◆ Sayfa ◆
^^^^^^^^
Geleneksel olarak siyasî rehaveti çağrıştıran yaz ayları, 2005 yılında Avrupa’nın son yıllarda yaşadığı en ciddi yönetim, yönelim, siyasî meşruiyet ve kimlik krizini tetikledi. Siyasî bütünleşme fikrini maksimum etkiyle hayata geçirmek için kaleme alınan Avrupa Anayasası’nın Fransa ve Hollanda gibi AB’nin iki lokomotif üyesinin halkları tarafından ciddi çoğunluklarla reddedilmesi; referandum yenilgisini gizlemek isteyen Jacques Chirac’ın İngiltere’nin AB’ye ödediği katkı payından 1984’ten itibaren yapılan 3 milyar sterlin dolayındaki kesintinin adaletsizliğini tartışmaya açması ve Blair’in bu taarruza AB bütçesinin dağıtımını -özellikle de Ortak Tarım Politikası’nı- temelden sorgulayan bir karşı taarruzla cevap vermesi tansiyonu birden yükseltti. Konjonktürel siyasî gündemin standart malzemeleri gibi görünen Anayasa referandumu sonuçları, İngiltere’nin katkı payındaki kesinti meselesi ve Brüksel’deki tüm konsensüs mekanizmalarını zorlayan bütçe tartışmalarının altına dikkatle bakınca Avrupa’daki yeni bir muhafazakârlık-değişim dalgasının etkilerini görmek mümkün.
^^^^^^^^
◆ Tamamlanacak Görevler ◆
[a] Metni iki cümleyle özetleyiniz.
[b] Metne göre şu soruları cevaplandırınız:
(i) Avrupa Anayasası hangi iki AB üyesinin halkları tarafından reddedilmiştir?
(ii) İngiltere’nin katkı payından yapılan kesinti hangi yıldan itibaren uygulanmaktadır ve yaklaşık ne kadardır?
(iii) Blair’in karşı taarruzunda özellikle hangi politika sorgulanmıştır?

◆ Listelenen Öğeler ◆
^^^^^^^^
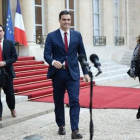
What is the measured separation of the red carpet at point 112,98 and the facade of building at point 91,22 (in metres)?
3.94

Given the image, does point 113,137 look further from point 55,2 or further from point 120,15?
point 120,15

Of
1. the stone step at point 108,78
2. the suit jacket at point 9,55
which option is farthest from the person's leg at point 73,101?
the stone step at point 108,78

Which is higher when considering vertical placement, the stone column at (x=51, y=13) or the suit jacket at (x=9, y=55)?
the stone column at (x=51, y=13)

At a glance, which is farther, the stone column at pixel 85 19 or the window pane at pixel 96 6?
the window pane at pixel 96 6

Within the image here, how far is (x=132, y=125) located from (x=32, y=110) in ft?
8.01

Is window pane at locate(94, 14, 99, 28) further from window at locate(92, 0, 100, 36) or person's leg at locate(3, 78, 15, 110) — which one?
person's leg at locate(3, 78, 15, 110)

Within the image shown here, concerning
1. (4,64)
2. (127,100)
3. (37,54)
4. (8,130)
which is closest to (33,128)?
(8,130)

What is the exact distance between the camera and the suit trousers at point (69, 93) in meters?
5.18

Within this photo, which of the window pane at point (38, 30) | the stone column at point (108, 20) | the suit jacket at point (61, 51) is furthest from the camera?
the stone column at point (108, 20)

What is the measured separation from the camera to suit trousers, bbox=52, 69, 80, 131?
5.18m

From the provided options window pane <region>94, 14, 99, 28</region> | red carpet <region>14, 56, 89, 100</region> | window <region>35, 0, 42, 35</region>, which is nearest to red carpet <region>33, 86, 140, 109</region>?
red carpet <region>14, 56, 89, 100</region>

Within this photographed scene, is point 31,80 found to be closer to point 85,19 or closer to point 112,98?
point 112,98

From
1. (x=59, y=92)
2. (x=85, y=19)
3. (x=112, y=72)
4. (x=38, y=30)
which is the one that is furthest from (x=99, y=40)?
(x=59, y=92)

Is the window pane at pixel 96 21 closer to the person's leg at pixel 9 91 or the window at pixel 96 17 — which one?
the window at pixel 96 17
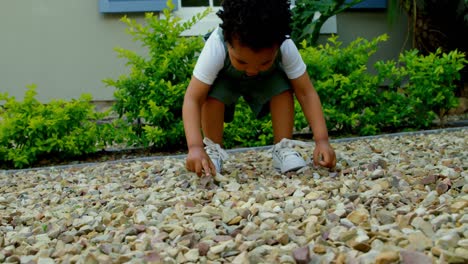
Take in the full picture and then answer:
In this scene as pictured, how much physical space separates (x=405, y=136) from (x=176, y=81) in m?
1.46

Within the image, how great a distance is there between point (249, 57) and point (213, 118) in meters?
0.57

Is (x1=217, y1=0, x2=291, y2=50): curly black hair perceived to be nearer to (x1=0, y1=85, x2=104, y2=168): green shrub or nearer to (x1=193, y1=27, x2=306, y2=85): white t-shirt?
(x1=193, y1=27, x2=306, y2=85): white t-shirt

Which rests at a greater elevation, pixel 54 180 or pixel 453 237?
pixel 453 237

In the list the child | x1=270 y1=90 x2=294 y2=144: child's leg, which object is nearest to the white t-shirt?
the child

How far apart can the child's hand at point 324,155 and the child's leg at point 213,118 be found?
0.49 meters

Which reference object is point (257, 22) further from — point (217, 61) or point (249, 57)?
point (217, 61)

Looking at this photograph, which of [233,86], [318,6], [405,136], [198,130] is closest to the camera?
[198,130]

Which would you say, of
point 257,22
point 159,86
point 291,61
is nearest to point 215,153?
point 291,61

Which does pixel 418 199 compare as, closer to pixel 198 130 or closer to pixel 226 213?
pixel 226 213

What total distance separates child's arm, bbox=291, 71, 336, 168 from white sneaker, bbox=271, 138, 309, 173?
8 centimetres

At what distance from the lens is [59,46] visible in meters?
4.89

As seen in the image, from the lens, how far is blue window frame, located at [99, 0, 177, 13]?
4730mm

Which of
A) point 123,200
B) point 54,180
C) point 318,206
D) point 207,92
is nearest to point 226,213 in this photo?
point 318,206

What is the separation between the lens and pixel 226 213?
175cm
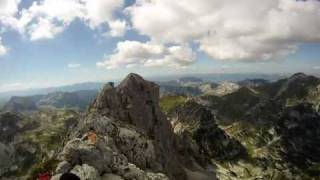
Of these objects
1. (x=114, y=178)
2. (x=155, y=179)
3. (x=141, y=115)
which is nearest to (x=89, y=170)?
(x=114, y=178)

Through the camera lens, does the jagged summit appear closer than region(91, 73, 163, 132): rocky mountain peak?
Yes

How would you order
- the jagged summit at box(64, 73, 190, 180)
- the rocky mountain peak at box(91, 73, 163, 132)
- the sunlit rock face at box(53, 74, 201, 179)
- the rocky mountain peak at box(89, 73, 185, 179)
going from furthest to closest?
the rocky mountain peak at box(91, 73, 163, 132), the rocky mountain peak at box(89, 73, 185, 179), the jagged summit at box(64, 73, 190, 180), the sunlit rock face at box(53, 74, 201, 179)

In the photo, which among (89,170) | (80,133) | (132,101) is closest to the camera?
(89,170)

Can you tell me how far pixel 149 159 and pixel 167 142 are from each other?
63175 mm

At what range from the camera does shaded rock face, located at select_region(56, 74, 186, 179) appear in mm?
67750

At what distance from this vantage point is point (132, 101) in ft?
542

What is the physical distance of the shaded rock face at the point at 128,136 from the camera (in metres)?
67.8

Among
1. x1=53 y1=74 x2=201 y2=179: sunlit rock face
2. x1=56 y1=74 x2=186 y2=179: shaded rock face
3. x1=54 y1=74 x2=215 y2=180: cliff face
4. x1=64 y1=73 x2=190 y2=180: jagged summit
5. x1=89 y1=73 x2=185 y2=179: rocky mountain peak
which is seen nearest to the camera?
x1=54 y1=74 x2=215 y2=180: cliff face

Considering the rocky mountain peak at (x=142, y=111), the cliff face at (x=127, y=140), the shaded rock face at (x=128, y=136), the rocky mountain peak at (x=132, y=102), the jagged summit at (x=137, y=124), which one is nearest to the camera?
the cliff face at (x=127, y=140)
^^^^^^^^
◆ Görev Çözümleri ◆
[a] 2005 yazında Avrupa Anayasası’nın Fransa ve Hollanda halklarınca ciddi çoğunluklarla reddedilmesi, Chirac’ın İngiltere’nin katkı payındaki kesintiyi tartışmaya açması ve Blair’in AB bütçesinin dağıtımını sorgulayan karşı taarruzu tansiyonu yükseltti. Bu süreç Avrupa’nın son yıllardaki en ciddi yönetim, yönelim, siyasî meşruiyet ve kimlik krizini tetikledi; gelişmelerin altına dikkatle bakıldığında ise Avrupa’daki yeni bir muhafazakârlık-değişim dalgasının etkileri görülebilmektedir.

[b]
(i) Fransa ve Hollanda.
(ii) 1984’ten itibaren uygulanmaktadır; yaklaşık 3 milyar sterlindir.
(iii) Ortak Tarım Politikası.